Weiterhin wollen wir grundsätzlich an die Ökostrom-Umlage ran: Die ist in ihrer derzeitigen Form ineffektiv und dazu ungerecht. Durch niedrige Strompreise und die Corona-Pandemie steigt sie derzeit extrem an und belastet überproportional private Haushalte mit niedrigen Einkommen, da energieintensive Unternehmen von ihr befreit sind.

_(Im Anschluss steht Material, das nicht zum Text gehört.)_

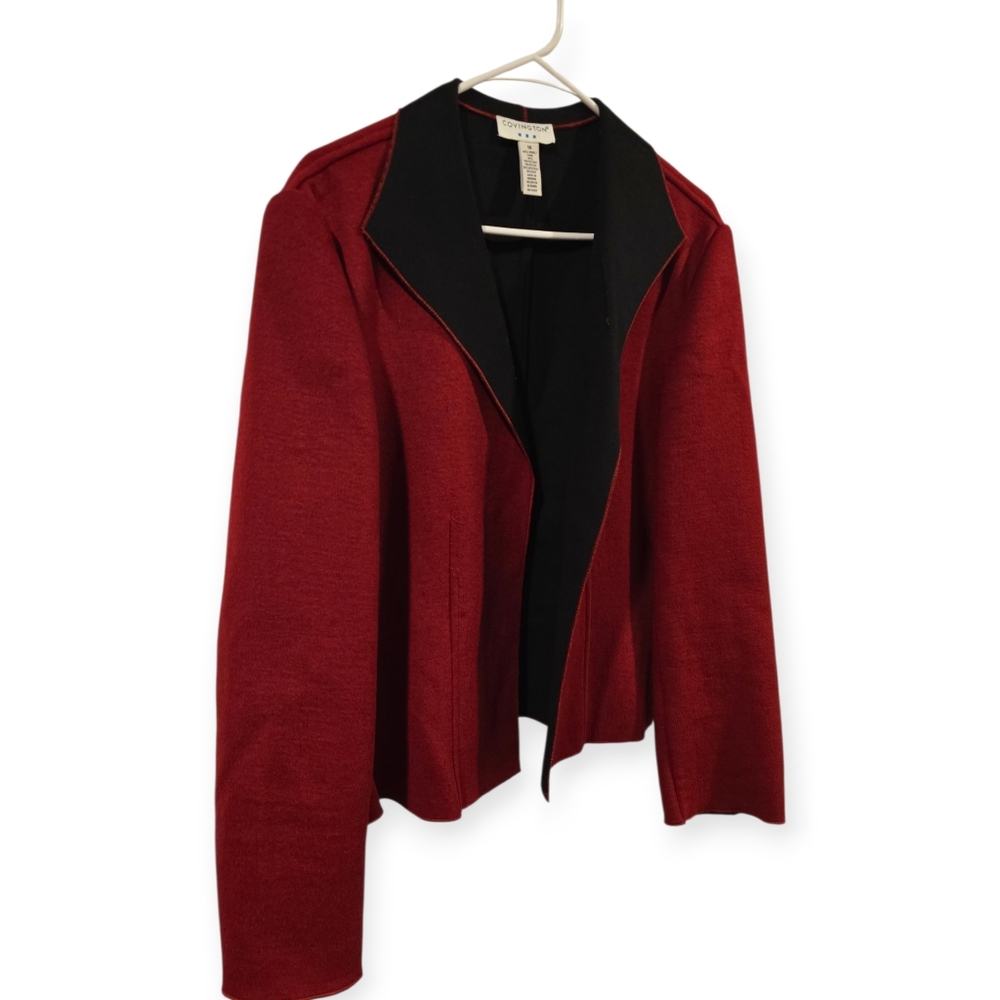 Covington Open Front Wool Blend Blazer Size 18 - image 2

Wir wollen die EEG-Umlage deshalb ganz abschaffen, und den Ausbau der Erneuerbaren Energien über Einnahmen aus dem nationalen Emissionshandel, über die Stromsteuer und den Abbau klimaschädlicher Subventionen finanzieren. Außerdem müssen wir die Bürgerinnen und Bürger stärker an der Energiewende beteiligen und dezentralen Bürgerstrom und kommunale Beteiligungsmodelle attraktiver machen - u.a. durch den Abbau von Abgaben und bürokratischen Hürden.
Wir gehen jetzt selbstbewusst und mit einem breit aufgestellten Forderungskatalog in die parlamentarischen Verhandlungen mit der Union. Bundeswirtschaftsminister Altmaier, der erst vor kurzem seine "Klima-Charta" öffentlichkeitswirksam vorgestellt hat, muss jetzt Farbe bekennen, wie ernst er es mit der Energiewende meint.